## [The request]
Copy out the passage about sweaters in the tailoring trade word for word.

-- BEGIN Source passage --

One working tailor (at the Hanover Square Rooms meeting) 'mentioned a number of shops, both at the east and west ends, whose work was all taken by sweaters; and several of these shops were under royal and noble patronage. There was one notorious sweater who kept his carriage. He was a Jew, and, of course, he gave a preference to his own sect. Thus, another Jew received it from him second hand and at a lower rate; then it went to a third - till it came to the unfortunate Christian at perhaps the eighth rate, and he performed the work at barely living prices; this same Jew required a deposit of £5 in money before he would give out a single garment to be made. He need not describe the misery which this system entailed upon the workmen. It was well known; but it was almost impossible, except for those who had been at the two, to form an idea of the difference between the present meeting and one at the East end, where all who attended worked for slop shops and sweaters. The present was a highly respectable assembly; the other presented no other appearance but those of misery and degradation!

-- END Source passage --
-- BEGIN Dataset records --

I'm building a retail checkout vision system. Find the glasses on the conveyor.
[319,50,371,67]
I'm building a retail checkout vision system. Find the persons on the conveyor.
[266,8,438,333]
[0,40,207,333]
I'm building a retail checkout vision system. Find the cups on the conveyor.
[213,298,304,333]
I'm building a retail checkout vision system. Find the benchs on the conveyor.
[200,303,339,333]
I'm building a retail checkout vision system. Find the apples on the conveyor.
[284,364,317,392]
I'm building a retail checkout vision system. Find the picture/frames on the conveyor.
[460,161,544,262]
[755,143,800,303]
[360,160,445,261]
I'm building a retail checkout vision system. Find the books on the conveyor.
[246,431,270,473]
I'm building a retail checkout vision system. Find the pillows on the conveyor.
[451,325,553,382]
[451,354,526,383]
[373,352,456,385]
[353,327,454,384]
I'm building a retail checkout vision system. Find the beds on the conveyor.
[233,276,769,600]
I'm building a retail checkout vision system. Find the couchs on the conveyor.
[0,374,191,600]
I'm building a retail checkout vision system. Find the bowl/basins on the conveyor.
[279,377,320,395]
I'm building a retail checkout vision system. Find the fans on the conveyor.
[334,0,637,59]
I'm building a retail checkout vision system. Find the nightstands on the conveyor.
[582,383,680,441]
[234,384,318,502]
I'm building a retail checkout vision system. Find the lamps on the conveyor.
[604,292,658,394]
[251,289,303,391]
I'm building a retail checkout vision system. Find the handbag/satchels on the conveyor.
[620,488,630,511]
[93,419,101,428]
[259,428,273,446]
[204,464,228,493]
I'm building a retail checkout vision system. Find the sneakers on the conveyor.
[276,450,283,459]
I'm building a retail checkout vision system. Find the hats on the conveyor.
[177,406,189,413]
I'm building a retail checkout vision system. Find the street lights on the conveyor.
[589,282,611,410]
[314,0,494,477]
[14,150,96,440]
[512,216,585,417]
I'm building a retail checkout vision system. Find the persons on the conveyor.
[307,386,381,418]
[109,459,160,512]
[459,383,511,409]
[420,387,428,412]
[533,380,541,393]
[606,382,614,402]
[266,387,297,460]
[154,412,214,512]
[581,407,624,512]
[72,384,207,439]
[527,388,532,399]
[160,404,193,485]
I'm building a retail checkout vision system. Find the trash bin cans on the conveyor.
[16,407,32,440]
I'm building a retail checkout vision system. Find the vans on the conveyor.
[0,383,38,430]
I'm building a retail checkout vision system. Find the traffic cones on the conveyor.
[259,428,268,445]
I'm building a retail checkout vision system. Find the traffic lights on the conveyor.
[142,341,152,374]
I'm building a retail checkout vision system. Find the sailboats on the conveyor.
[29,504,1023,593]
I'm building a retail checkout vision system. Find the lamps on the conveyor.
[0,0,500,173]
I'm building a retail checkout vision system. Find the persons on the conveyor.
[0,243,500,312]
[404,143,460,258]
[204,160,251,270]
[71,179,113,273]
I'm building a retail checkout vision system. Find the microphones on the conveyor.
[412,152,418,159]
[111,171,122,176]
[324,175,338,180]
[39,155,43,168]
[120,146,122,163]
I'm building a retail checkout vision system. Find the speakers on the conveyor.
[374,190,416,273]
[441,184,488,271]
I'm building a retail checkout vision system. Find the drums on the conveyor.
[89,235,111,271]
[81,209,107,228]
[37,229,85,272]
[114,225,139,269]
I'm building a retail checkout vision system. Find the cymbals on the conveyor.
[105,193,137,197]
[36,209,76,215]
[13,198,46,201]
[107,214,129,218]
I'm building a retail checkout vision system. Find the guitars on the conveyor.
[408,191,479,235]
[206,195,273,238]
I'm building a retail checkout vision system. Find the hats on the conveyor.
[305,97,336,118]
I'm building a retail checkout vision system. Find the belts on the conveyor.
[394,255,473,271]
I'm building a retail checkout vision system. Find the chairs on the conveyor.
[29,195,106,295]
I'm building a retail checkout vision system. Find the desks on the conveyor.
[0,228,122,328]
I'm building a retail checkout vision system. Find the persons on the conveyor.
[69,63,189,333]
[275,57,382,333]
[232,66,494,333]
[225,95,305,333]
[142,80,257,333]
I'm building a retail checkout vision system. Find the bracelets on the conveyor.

-- END Dataset records --

## [Exercise solution]
One working tailor (at the Hanover Square Rooms meeting) 'mentioned a number of shops, both at the east and west ends, whose work was all taken by sweaters; and several of these shops were under royal and noble patronage. There was one notorious sweater who kept his carriage. He was a Jew, and, of course, he gave a preference to his own sect. Thus, another Jew received it from him second hand and at a lower rate; then it went to a third - till it came to the unfortunate Christian at perhaps the eighth rate, and he performed the work at barely living prices; this same Jew required a deposit of £5 in money before he would give out a single garment to be made. He need not describe the misery which this system entailed upon the workmen. It was well known; but it was almost impossible, except for those who had been at the two, to form an idea of the difference between the present meeting and one at the East end, where all who attended worked for slop shops and sweaters. The present was a highly respectable assembly; the other presented no other appearance but those of misery and degradation!